[431] in linux-security and linux-alert archive
Re: slackware 3.0 bad hole
daemon@ATHENA.MIT.EDU (Al Longyear)
Thu Oct 26 18:49:01 1995
From: "Al Longyear" <longyear@sii.com>
To: okir@monad.swb.de (Olaf Kirch)
Date: Thu, 26 Oct 1995 13:29:39 -0700 (PDT)
Cc: linux-security@tarsier.cv.nrao.edu
In-Reply-To: <199510261844.OAA27287@tarsier.cv.nrao.edu> from "Olaf Kirch" at Oct 25, 95 12:22:04 pm
>
> Jean-Luc Duprat wrote:
> > I've just finished installing slackware 3.0 from the Walnut Creek cdrom and to
> > my horror I saw that in ~ftp/etc the password file has root with no password:
>
> Whether this is really a security problem depends on the ftpd you're
> using. wu-ftpd will not allow sub-logins from within the guest account.
> (Neither will it let you log into passwordless accounts, even if they
> appeared in /etc/passwd).
>
> So the question is which ftpd is Slackware using?
It does not matter what version of Slackware is being used. It does
not matter which version or what program of ftpd is being used. They
all operate the same way when it comes to this.
Read my lips . . . . THIS IS NOT A BUG.
The 'panic' message about 'horror' conditions was posted by someone
who didn't do his homework.

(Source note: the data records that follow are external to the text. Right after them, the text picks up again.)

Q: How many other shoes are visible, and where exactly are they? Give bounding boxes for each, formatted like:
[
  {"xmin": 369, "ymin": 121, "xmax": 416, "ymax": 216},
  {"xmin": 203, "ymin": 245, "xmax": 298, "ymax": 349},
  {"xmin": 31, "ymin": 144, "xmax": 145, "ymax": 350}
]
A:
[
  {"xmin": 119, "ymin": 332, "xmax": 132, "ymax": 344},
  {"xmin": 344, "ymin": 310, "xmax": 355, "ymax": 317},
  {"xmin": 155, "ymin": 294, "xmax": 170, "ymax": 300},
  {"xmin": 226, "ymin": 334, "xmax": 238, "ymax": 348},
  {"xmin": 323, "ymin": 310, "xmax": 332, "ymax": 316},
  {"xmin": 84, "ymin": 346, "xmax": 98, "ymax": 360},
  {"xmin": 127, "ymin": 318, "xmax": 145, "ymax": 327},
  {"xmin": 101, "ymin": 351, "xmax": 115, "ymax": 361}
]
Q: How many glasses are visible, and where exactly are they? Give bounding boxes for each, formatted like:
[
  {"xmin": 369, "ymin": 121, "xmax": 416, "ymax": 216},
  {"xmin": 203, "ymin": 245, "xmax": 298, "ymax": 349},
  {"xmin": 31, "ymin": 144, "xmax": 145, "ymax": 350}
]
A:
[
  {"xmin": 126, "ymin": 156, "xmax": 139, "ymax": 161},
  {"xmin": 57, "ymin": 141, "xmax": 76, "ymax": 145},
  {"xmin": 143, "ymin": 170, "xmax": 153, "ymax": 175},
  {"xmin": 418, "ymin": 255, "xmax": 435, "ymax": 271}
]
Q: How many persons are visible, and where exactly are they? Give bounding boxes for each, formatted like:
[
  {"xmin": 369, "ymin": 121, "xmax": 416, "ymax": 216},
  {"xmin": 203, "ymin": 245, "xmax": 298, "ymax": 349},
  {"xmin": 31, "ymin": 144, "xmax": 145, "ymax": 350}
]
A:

There are enough real security holes in most
any UNIX platform so that we don't need phantom ones from un-educated
users.
The files in the ~ftp/etc directory are there for the sole use of the
'ls' program for anonymous ftp users only. All that is used is the name
of the account and the account id.
The anonymous ftp system will operate just fine if you totally removed
all of the files in ~ftp/etc. The only difference would be that you
would get numbers for the 'ls -l' function rather than cute names.
--
Al Longyear longyear@sii.com
The above opinions do not necessarily represent those of the Management
of System Integrators nor any of its subsidiaries.